*Task to carry out*: Gather every line of the material below that contains the word "canopy", and copy each one in full.

*Given information*:
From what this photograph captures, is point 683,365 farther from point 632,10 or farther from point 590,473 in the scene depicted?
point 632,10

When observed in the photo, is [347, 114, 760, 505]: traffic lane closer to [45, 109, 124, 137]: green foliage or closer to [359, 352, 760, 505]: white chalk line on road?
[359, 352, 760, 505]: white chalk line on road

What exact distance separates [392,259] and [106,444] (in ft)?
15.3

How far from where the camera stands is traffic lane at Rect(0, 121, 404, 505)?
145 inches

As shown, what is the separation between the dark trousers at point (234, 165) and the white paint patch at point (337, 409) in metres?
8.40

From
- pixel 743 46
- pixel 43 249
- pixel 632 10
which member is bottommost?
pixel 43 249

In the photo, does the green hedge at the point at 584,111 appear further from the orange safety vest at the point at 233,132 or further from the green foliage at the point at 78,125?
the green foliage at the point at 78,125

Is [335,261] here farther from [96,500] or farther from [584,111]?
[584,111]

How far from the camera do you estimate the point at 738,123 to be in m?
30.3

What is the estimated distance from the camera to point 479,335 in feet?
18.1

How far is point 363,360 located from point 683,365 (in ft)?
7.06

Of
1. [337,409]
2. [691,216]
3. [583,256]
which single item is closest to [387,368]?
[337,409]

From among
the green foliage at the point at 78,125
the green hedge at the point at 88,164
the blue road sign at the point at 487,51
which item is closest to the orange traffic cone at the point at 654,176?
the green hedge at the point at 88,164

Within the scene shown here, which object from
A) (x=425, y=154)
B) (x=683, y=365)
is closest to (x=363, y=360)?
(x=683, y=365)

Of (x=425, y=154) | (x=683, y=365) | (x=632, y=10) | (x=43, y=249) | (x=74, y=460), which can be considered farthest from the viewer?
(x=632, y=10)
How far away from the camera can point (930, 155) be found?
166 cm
...
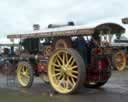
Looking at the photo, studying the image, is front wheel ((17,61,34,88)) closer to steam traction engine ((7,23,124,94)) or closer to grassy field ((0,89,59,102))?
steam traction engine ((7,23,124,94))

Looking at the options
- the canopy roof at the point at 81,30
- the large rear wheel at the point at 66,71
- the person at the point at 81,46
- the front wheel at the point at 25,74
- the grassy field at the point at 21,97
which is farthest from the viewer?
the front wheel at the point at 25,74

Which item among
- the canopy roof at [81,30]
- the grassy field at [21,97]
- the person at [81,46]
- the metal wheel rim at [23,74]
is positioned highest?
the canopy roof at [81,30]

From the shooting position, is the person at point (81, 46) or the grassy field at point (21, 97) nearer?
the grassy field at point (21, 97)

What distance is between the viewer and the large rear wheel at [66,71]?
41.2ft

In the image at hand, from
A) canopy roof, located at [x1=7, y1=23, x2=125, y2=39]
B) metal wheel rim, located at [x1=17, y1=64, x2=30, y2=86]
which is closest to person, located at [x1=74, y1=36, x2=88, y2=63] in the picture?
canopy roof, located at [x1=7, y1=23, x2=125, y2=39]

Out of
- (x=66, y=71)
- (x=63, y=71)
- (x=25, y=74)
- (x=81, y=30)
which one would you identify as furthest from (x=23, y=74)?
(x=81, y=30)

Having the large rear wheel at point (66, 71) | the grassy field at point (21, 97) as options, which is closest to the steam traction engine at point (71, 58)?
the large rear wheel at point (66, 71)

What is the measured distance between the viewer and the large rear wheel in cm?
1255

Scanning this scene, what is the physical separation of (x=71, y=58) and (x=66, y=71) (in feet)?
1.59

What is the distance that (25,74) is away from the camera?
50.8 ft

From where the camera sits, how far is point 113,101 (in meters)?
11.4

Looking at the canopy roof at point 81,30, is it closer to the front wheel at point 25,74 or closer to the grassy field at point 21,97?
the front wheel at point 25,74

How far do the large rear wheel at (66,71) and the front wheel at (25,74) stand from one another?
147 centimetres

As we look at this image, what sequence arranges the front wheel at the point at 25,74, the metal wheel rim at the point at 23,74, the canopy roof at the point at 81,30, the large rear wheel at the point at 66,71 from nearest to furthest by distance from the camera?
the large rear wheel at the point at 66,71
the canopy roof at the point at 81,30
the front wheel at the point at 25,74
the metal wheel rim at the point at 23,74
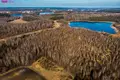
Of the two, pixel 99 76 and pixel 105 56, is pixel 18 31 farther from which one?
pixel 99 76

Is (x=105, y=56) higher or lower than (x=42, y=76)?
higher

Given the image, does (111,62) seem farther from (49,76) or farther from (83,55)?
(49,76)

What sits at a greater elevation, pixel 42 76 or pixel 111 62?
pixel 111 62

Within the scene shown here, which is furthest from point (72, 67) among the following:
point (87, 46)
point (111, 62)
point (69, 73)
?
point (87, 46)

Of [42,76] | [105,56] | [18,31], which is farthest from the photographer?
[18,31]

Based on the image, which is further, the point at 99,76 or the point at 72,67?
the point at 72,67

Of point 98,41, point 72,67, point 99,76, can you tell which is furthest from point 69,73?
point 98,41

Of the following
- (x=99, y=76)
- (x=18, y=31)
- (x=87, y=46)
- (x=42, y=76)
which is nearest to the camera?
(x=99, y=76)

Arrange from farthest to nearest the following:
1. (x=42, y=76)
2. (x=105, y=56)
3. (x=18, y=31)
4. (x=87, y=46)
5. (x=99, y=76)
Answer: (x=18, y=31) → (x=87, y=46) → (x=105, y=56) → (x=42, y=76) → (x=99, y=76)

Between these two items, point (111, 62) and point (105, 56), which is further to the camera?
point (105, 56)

*Correct response*:
- the canopy roof at the point at 81,30
- the canopy roof at [81,30]
the canopy roof at [81,30]
A) canopy roof, located at [x1=7, y1=23, x2=125, y2=39]
canopy roof, located at [x1=7, y1=23, x2=125, y2=39]
Looking at the canopy roof at point 81,30, is it closer to the front wheel at point 25,74 or closer to the grassy field at point 21,97?
As we look at this image, what sequence arranges the front wheel at the point at 25,74, the metal wheel rim at the point at 23,74, the canopy roof at the point at 81,30, the large rear wheel at the point at 66,71 from nearest to furthest by distance from the camera?
the canopy roof at the point at 81,30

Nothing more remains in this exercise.